■ Your objective: Transcribe the blog post about the second year of med school between "Fast forward to" and "mindfulness, and gratefulness.", inclusive.

Finishing Second Year of Med School and Being M.I.A

Hey reader, how's it going?

I haven't made a blog post in MONTHS, shit, almost a year. Let me try to play catch - up and just mention a few things that have happened since then.

( Let me just say, I think it's pretty amazing, first of all, that I'm writing from my couch, in St. Lucia. I'm with my favourite people and I am blessed. Okay, carrying on...)

In 2016, I also came back to St. Lucia for summer vaca and had a really good time! I spent a lot of time with my family, both immediate and extended, and also spent time with my boyfriend. Upon returning to Taiwan in September, and the months following, I fell, into a deep depression and I was so anxious ALL OF THE TIME. At the time, I had no idea what was happening to me and I didn't know why. Oh, and by the way, I've contemplated many times if I wanted to write about this, but it's nothing to be embarrassed about, because MANY people go through things like this.

Anyways, that first semester after I went back to school, I hit rock bottom. I was sad very often, felt guilty about everything, cried a lot, was homesick I think everyday, and was having anxiety attacks as well. I think I nearly lost myself. I felt numb a lot of the time too - meaning that I didn't feel happy, sad, excited, nothing. I felt like I was just existing. I felt insecure, I had no appetite, I lost weight. These feelings didn't happen EVERY DAY but they happened pretty often, and all I wanted to do was go back home. I often asked myself why I came all the way over there, when everyone I loved wasn't? I thought the school year would never end, and I'd feel like this forever. Oh, and a I couldn't even enjoy my favorite shows. I couldn't enjoy a lot of things I usually did. Needless to say, I felt black and white and of course was MIA from the blog.

Fast forward to January, I decided to see a psychiatrist, because I was at my wits end. I couldn't go through my second semester like this. I was skeptical about seeing him, but now I'm glad I did. He prescribed medication, and I was hesitant to agree to take them. I think at that point, I hadn't accepted that what I was going through, was depression. Plus, this is one of those things you think will never happen to you, but it does, so you just feel so weird. Anyways, with time, I began to cry less, I was able to wake up and show up to class everyday, I re-joined my band as a singer, I continued exercising and taking part in different school activities. Gradually I stopped feeling numb, and my emotions were coming back. I practiced a little bit of yoga, meditation, mindfulness, and gratefulness.

Fast forward again to now, I'm feeling like myself again, and that is a priceless feeling. I am able to smile with meaning, laugh until I cry, make stupid jokes, cry at sappy movies. I gained my weight back, and now I really don't mind my cellulite and love handles anymore! Ha! I am still taking the medication, but should be tapering down later this year. I had a lot of encouragement throughout that period of time from my sister, aunts, friends.

Of course, I thank God for his protection and guidance in all of this.

In saying all of this, the one thing, if any, you take away from this post, is to love yourself first. I had to re - learn how to do that, and it's still a learning process, but I love myself now more than ever, and I am so proud of myself for overcoming this, and finishing my second year!

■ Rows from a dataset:
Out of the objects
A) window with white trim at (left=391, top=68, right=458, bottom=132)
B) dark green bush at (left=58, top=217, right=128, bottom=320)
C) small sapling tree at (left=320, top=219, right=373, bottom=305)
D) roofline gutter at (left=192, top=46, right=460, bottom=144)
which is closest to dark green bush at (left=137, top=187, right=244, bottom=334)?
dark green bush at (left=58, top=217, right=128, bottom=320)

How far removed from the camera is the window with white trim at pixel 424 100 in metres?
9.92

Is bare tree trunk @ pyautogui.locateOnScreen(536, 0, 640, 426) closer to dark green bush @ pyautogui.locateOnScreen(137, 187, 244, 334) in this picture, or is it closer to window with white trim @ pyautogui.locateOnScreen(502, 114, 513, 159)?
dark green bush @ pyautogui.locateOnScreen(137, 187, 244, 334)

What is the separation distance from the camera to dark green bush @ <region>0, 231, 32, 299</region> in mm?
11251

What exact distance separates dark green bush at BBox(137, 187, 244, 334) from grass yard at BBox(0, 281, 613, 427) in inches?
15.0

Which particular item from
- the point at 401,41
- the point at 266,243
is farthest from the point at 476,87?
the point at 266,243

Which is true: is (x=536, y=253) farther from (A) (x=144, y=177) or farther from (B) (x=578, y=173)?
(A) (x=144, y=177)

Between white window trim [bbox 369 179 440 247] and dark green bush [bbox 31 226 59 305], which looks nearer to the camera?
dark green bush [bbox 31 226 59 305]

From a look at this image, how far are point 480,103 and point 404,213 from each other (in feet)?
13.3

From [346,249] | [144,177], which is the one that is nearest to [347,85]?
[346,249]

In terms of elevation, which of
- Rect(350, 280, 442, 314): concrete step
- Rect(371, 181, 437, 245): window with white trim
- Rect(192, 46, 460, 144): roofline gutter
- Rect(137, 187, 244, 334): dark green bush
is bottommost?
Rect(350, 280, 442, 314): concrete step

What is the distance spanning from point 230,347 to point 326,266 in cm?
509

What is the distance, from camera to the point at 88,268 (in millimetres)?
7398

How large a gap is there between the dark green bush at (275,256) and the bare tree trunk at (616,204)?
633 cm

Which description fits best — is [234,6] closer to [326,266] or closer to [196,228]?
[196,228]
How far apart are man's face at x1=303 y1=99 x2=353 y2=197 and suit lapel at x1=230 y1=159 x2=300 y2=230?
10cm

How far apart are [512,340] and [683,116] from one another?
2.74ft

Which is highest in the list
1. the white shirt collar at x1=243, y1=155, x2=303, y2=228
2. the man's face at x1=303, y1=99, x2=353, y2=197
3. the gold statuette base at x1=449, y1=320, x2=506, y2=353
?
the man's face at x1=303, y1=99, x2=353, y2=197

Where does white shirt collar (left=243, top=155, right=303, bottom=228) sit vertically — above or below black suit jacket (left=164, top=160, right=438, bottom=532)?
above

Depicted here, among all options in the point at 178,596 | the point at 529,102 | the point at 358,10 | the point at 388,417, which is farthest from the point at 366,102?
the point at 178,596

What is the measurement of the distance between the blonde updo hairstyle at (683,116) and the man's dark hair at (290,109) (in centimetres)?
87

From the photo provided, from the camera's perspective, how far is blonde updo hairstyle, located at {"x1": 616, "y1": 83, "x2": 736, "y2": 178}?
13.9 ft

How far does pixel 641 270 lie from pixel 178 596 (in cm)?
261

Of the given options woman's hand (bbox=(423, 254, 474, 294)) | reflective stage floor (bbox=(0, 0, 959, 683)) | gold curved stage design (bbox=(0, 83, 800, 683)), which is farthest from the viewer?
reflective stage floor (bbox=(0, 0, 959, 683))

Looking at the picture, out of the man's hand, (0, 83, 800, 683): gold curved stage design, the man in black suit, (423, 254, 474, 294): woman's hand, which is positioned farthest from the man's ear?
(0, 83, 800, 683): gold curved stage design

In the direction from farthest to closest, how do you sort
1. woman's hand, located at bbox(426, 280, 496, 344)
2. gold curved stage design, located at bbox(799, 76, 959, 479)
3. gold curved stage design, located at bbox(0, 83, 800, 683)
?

■ Solution to the problem:
Fast forward to January, I decided to see a psychiatrist, because I was at my wits end. I couldn't go through my second semester like this. I was skeptical about seeing him, but now I'm glad I did. He prescribed medication, and I was hesitant to agree to take them. I think at that point, I hadn't accepted that what I was going through, was depression. Plus, this is one of those things you think will never happen to you, but it does, so you just feel so weird. Anyways, with time, I began to cry less, I was able to wake up and show up to class everyday, I re-joined my band as a singer, I continued exercising and taking part in different school activities. Gradually I stopped feeling numb, and my emotions were coming back. I practiced a little bit of yoga, meditation, mindfulness, and gratefulness.